Varsovie, 06/10/2000 (Agence Europe) - "Je suis décidé à obtenir une percée sur l'élargissement sous présidence suédoise. Je demanderai aux leaders européens de s'engager sur un cadre spécifique menant à une conclusion rapide des négociations (…). Je veux voir de nouveaux Etats membres participer aux élections du Parlement européen en 2004 et avoir un siège à la table de la prochaine CIG". C'est ce qu'a dit Tony Blair dans son discours du 6 octobre à Varsovie (dont la teneur avait été anticipée: voir EUROPE d'hier, p.5).
M.Blair dit de ne pas voir l'utilité d"opposer les institutions européennes à la coopération intergouvernementale". Et il ajoute: "Nous avons besoin d'une Commission forte (...). De temps en temps, tous les gouvernements, Royaume-Uni inclus, trouvent le pouvoir de la Commission peu commode, mais sans elle, par exemple, le marché unique n'aurait jamais été achevé. Le Parlement est une partie vitale des poids et contrepoids dans l'UE. La Commission et le Conseil ont des rôles différents mais complémentaires". Par ailleurs, il a plaidé pour une "réforme politique" de l'UE, en disant que:
tout comme les gouvernements "vont devant leurs électorats et fixent leur agenda pour les années à venir, le Conseil européen doit en faire de même". M.Blair affirme: "Nous devons le faire dans tous les domaines cruciaux de l'action européenne, économie, politique étrangère, défense et lutte contre le crime transfrontalier. Je propose aujourd'hui un agenda annuel pour l'Europe, fixé par le Conseil européen. Le président de la Commission est un membre du Conseil européen, et il jouerait pleinement son rôle dans l'élaboration de l'agenda. Il ferait des propositions aux chefs d'Etat et de gouvernement afin qu'ils les débattent, les modifient et les entérinent. Ce serait un clair programme législatif, ainsi que politique, fixant le poids de travail des Conseils individuels. (...) nous aurions une direction politique claire, un programme et un calendrier qui guideraient toutes les institutions". M.Blair a estimé qu'il faudrait accepter de réformer la manière de travailler de chaque Conseil individuel, peut-être en prévoyant des "présidences en équipe", formée de deux ou trois Etats membres,"avec un mélange de grands et petits Etats"(et en assurant que le Secrétaire général du Conseil peut jouer pleinement son rôle dans le développement de la politique étrangère et de défense).
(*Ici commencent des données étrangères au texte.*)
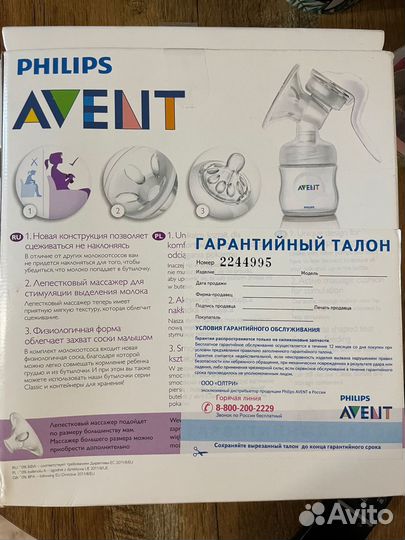 Молокоотсос avent ручной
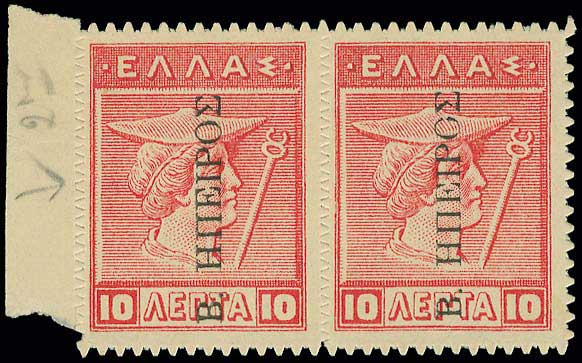 Lot 00873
plutôt que d'adopter une Constitution européenne, il serait "souhaitable et réaliste" d'élaborer une Déclaration de Principes indiquant ce qu'il faut décider au niveau européen ou national, une "sorte de charte des compétences", qui serait un document politique, pas juridique";
"le moment est venu d'impliquer davantage les représentants des Parlements nationaux", en créant une deuxième Chambre du Parlement européen, qui "examinerait le travail de l'UE, à la lumière de la Déclaration de Principes" et exercerait aussi un contrôle démocratique sur la politique étrangère et de sécurité au niveau européen.
Quant à l'actuelle CIG, M.Blair a dit ne pas avoir de problèmes avec "davantage de flexibilité", pourvu qu'elle ne mène pas à "un noyau dur" et ne mine pas "le marché commun ou d'autres politiques communes". M.Blair voit des coopérations renforcées plutôt dans les deux domaines d'action qui se développent le plus actuellement (sécurité intérieure et extérieure) et estime que le Parlement devrait jouer un rôle, afin d'assurer que ces coopérations se développent correctement.